- Deoni Location in Maharashtra, India Deoni Deoni (India)
- Coordinates: 18°15′50″N 77°04′56″E﻿ / ﻿18.26389°N 77.08222°E
- Country: India
- State: Maharashtra
- District: Latur
- Taluka: Deoni

Government
- • Type: Nagar Panchayat
- • Body: Nagar Panchayat

Population (2011)
- • Total: 97,598

Languages
- • Official: Marathi
- Time zone: UTC+5:30 (IST)
- PIN: 413519
- Telephone code: +02385
- Vehicle registration: MH24 / MH55
- Lok Sabha constituency: Latur
- Vidhan Sabha constituency: Nilanga
- Literacy: 70%
- Website: maharashtra.gov.in

= Deoni =

Village in Maharashtra, India

Deoni is a town and administrative centre of Deoni Taluka in Latur subdivision of Latur district in the Indian state of Maharashtra.
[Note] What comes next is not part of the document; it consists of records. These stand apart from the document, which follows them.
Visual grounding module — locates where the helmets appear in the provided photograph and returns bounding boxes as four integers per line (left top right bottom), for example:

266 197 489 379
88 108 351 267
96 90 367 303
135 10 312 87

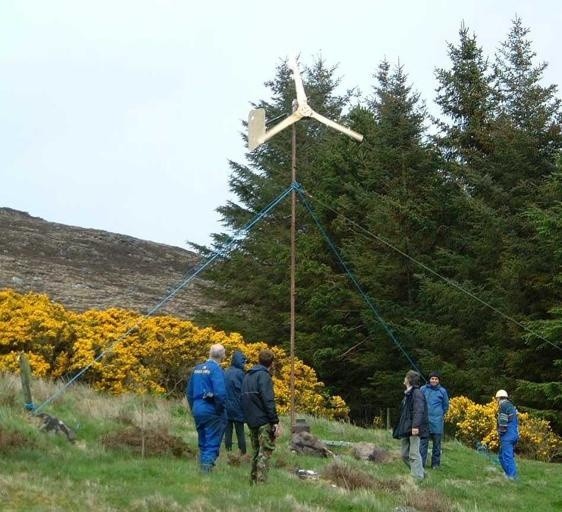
496 390 508 398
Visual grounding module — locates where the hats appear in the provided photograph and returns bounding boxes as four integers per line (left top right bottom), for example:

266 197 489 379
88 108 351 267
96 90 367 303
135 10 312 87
428 372 440 381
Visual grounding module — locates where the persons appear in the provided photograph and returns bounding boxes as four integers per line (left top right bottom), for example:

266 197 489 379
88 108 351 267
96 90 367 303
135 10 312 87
420 373 449 470
393 370 429 483
186 344 228 474
495 389 520 481
241 351 280 488
224 351 247 455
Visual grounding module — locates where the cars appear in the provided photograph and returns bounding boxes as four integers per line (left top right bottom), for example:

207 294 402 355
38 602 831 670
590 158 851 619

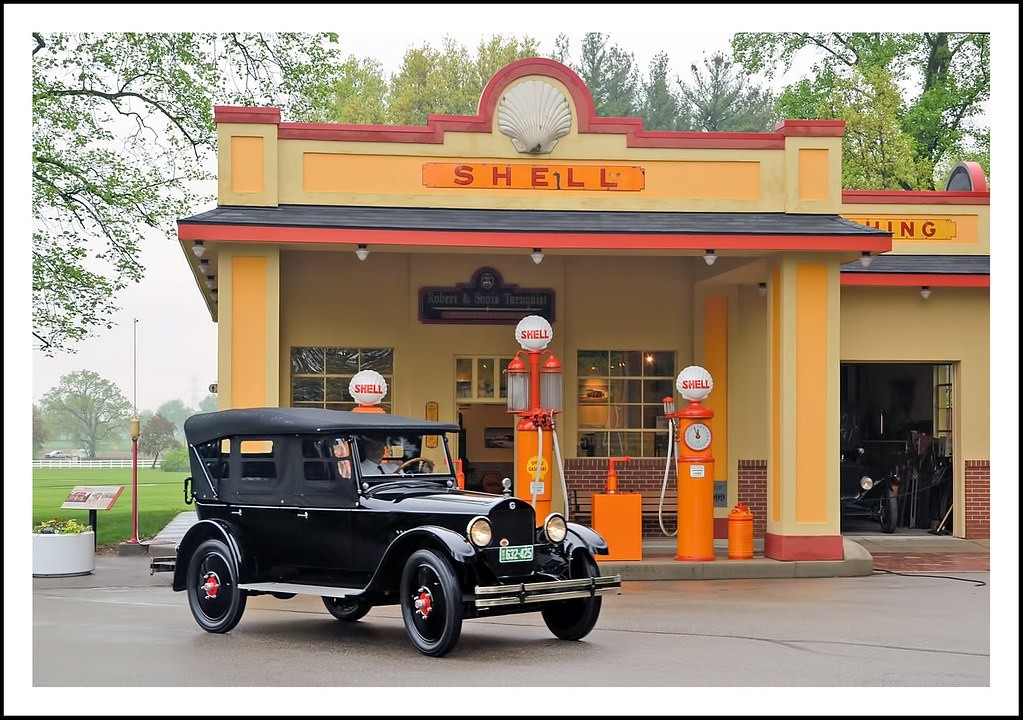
149 407 622 657
840 441 899 533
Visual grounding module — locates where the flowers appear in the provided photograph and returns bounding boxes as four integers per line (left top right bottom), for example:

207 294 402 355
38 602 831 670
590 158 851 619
33 516 93 534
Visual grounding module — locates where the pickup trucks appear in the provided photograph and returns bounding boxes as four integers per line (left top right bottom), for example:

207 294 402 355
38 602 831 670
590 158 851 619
45 450 71 457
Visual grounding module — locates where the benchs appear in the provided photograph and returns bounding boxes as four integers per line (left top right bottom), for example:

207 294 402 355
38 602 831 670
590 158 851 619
570 487 677 524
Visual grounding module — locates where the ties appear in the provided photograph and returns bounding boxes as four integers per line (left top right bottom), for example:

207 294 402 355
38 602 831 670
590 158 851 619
377 466 385 474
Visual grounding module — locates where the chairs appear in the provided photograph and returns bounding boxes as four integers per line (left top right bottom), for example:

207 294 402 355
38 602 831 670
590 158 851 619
265 441 329 480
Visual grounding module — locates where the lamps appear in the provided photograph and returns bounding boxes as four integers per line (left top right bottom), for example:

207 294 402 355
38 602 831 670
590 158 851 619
859 251 872 268
508 351 528 414
204 276 216 289
920 286 931 299
209 290 218 302
540 351 562 413
704 250 717 265
198 259 209 273
530 249 544 264
191 240 205 258
355 244 369 260
758 283 766 295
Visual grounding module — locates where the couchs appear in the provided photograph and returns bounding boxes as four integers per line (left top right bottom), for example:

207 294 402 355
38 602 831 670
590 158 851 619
482 473 505 494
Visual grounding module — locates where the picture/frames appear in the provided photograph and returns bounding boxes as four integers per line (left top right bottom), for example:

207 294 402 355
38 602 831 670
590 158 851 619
484 427 514 449
457 380 472 409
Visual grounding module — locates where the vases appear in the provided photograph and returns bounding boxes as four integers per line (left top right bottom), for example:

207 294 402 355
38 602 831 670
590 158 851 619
32 531 95 578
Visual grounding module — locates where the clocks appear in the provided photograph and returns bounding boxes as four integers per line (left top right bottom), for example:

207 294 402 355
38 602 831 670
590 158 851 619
684 422 712 451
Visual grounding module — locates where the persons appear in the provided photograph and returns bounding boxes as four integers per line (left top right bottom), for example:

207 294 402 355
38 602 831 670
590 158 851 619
360 438 435 476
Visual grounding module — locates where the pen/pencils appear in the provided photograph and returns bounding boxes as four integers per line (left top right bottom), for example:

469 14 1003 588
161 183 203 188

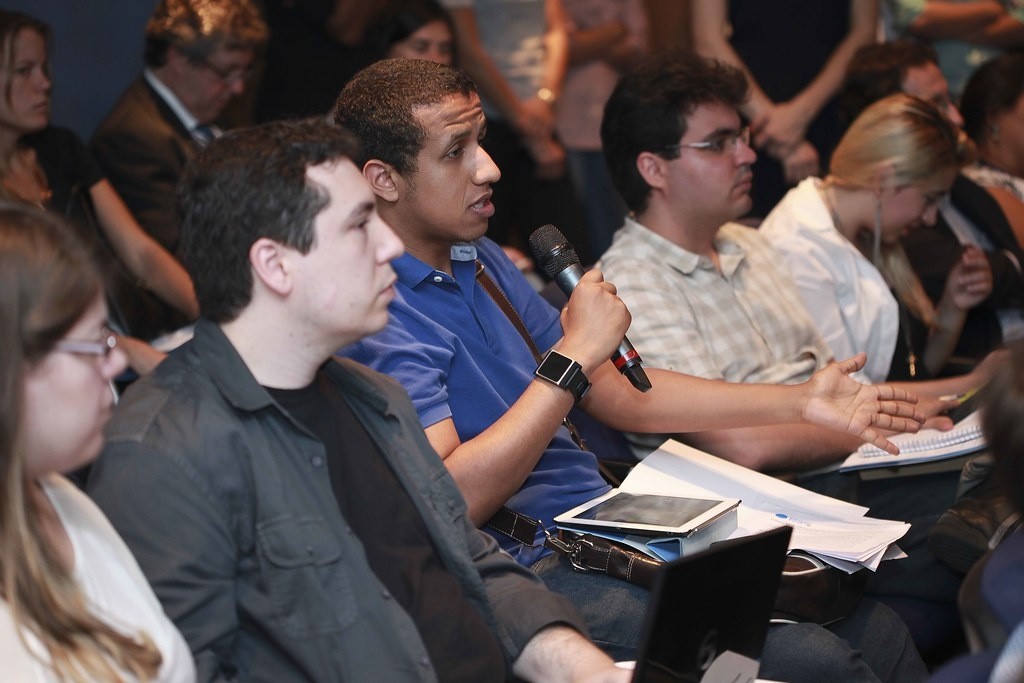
939 393 964 400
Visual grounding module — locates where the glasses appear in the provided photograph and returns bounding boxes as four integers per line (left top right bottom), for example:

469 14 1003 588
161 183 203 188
653 123 752 156
46 320 119 366
190 48 252 85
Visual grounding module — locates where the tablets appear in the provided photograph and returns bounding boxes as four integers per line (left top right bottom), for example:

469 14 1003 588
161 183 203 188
553 488 742 539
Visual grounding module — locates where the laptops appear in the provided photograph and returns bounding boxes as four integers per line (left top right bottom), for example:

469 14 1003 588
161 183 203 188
628 525 794 683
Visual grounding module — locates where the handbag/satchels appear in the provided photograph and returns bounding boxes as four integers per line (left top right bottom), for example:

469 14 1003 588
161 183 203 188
553 525 875 625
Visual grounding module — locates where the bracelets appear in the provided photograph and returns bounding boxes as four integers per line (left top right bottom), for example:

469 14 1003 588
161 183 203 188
538 88 558 108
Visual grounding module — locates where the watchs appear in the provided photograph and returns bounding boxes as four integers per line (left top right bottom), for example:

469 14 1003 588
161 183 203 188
533 349 592 402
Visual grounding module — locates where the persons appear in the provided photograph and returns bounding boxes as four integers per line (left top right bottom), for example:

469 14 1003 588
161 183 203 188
0 200 194 683
597 51 1024 683
329 0 1024 256
332 58 926 663
0 11 201 324
86 0 269 254
84 118 634 683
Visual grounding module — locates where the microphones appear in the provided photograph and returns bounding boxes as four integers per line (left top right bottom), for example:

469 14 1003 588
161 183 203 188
527 223 653 393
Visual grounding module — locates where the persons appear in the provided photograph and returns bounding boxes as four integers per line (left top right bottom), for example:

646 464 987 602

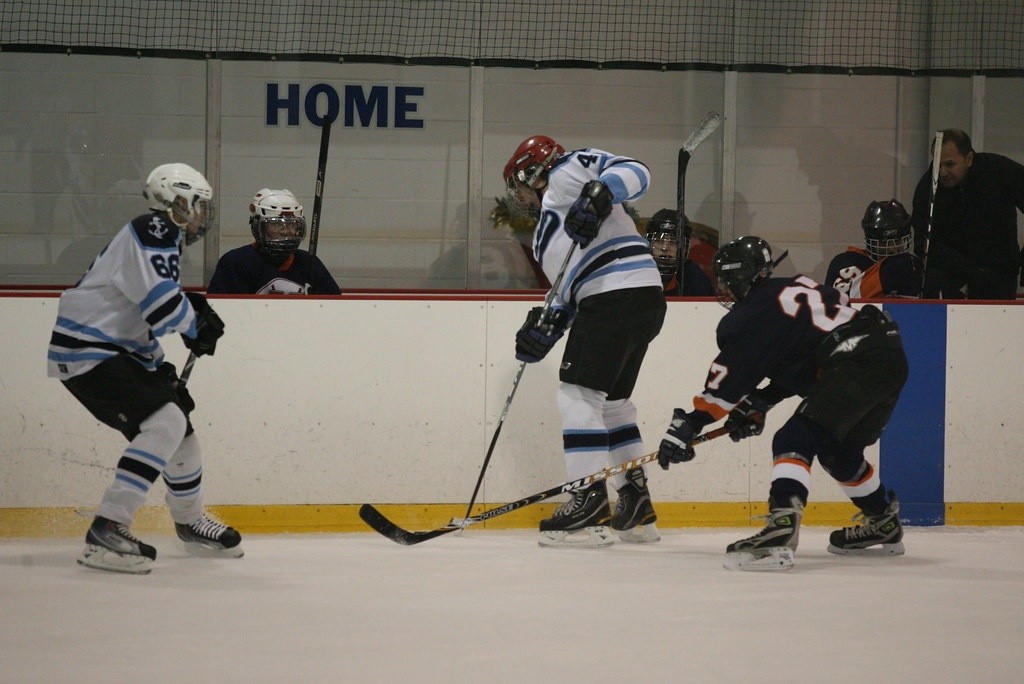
823 198 965 299
658 235 909 552
206 188 341 294
503 135 667 531
911 128 1024 299
642 208 715 296
47 162 245 562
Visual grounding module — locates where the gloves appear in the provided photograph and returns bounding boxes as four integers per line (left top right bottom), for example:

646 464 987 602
157 361 194 415
564 181 615 249
725 390 776 442
515 306 569 362
938 272 976 300
879 253 924 295
659 406 696 469
182 290 224 357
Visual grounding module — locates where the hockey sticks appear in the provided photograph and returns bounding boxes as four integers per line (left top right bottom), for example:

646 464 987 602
675 111 724 296
918 130 944 296
72 351 198 517
359 412 761 545
304 115 332 296
413 182 603 538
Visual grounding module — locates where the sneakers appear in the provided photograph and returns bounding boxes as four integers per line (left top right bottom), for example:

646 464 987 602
538 469 614 549
725 494 804 571
175 509 244 558
610 467 661 544
77 515 156 574
826 490 905 557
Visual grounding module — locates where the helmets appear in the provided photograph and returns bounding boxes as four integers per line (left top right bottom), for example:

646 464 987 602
862 199 912 262
643 209 692 279
143 162 213 227
503 135 565 191
711 236 772 310
249 188 305 260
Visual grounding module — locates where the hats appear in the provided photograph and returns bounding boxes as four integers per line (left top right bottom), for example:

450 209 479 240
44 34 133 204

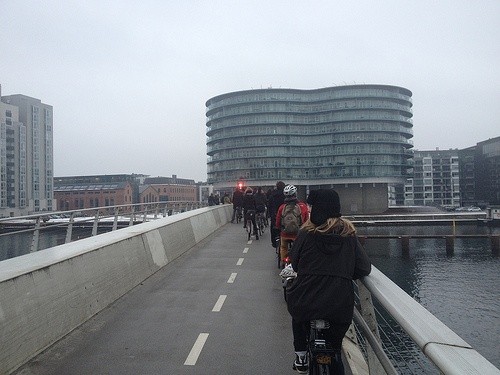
306 189 339 225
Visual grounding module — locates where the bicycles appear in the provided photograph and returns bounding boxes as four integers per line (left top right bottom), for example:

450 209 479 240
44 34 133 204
233 205 294 301
282 274 340 375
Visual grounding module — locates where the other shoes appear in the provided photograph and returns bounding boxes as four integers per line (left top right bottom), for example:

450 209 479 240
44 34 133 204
294 354 309 373
244 225 246 228
256 236 259 240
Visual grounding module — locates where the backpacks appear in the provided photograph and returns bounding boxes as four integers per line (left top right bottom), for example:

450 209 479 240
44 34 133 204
280 202 302 234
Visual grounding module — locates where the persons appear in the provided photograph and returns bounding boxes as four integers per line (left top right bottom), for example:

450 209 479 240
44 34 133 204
268 181 285 248
231 186 274 240
286 188 371 372
275 184 309 270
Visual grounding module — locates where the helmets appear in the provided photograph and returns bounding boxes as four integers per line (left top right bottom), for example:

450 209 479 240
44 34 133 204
283 184 297 196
Deoni has a total area of 415.32 km^{2}.

==Demographics==
In the 2001 Indian census, the village of Deoni recorded 11,276 inhabitants. In the 2011 census, Deoni had 18,793 households and a population of 97,598.
Deoni cattle are being maintained at Cattle BreedingFarm, College of Veterinary and Animal Sciences, Udgir (MAFSU), Maharashtra; Deoni Cattle Breeding
Farm, Gudgaripalli, Andhra Pradesh; Govt Farm, Kampasagar, Andhra Pradesh and Livestock Research and Information Centre (Deoni), Hallikhed (B), KVAFSU,
Bidar, Karnataka.

==History==

=== Deoni cattlebreeding farm ===
A deoni cattle breeding farm was initiated by the Durrani brothers, who were also renowned advocates of the erstwhile princely state of Hyderabad. And their father Shahzadah Gulab Muhammad Khan Durrani Sadozai Abdali, was the Mansabdar of 1000 zat rank.He was also the fifth direct descendant of His Majesty Ahmed Shah Abdali., the founder of Afghanistan.